Goal of the exercise:
Please find every line in the items below that contains the word "jacket" and copy each of those lines out.

Input rows:

## begin

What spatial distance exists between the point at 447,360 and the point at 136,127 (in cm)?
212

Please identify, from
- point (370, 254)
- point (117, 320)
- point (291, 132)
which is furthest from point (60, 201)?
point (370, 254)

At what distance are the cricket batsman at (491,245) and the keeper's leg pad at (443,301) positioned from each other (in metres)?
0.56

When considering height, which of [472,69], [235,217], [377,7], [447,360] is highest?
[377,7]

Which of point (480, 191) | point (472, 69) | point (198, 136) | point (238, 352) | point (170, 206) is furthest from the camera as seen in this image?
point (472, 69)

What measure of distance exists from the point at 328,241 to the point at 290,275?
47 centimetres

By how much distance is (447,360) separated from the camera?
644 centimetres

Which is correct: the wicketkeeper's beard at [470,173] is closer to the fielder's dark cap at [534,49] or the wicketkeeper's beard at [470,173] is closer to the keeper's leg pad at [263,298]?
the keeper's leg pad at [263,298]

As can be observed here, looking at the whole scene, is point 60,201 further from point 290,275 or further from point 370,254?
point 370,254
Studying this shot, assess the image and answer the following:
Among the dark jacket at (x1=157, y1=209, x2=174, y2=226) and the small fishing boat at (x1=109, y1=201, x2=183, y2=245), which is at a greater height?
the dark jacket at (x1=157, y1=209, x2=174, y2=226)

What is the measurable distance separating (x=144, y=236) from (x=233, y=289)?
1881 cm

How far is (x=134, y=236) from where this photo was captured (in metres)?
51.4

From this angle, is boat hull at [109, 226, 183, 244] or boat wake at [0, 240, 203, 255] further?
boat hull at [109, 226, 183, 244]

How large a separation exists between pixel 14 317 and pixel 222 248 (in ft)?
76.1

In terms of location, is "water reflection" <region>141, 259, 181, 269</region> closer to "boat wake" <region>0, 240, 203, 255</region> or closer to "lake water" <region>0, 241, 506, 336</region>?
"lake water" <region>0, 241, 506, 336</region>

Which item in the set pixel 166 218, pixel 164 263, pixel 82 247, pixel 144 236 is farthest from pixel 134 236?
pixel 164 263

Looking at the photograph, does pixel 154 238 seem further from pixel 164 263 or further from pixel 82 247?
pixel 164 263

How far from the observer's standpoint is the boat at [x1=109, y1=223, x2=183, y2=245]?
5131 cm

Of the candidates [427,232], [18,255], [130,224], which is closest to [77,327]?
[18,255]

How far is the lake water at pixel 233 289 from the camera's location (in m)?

## end

The response:
Among the dark jacket at (x1=157, y1=209, x2=174, y2=226) and the small fishing boat at (x1=109, y1=201, x2=183, y2=245), which is at a greater height?
the dark jacket at (x1=157, y1=209, x2=174, y2=226)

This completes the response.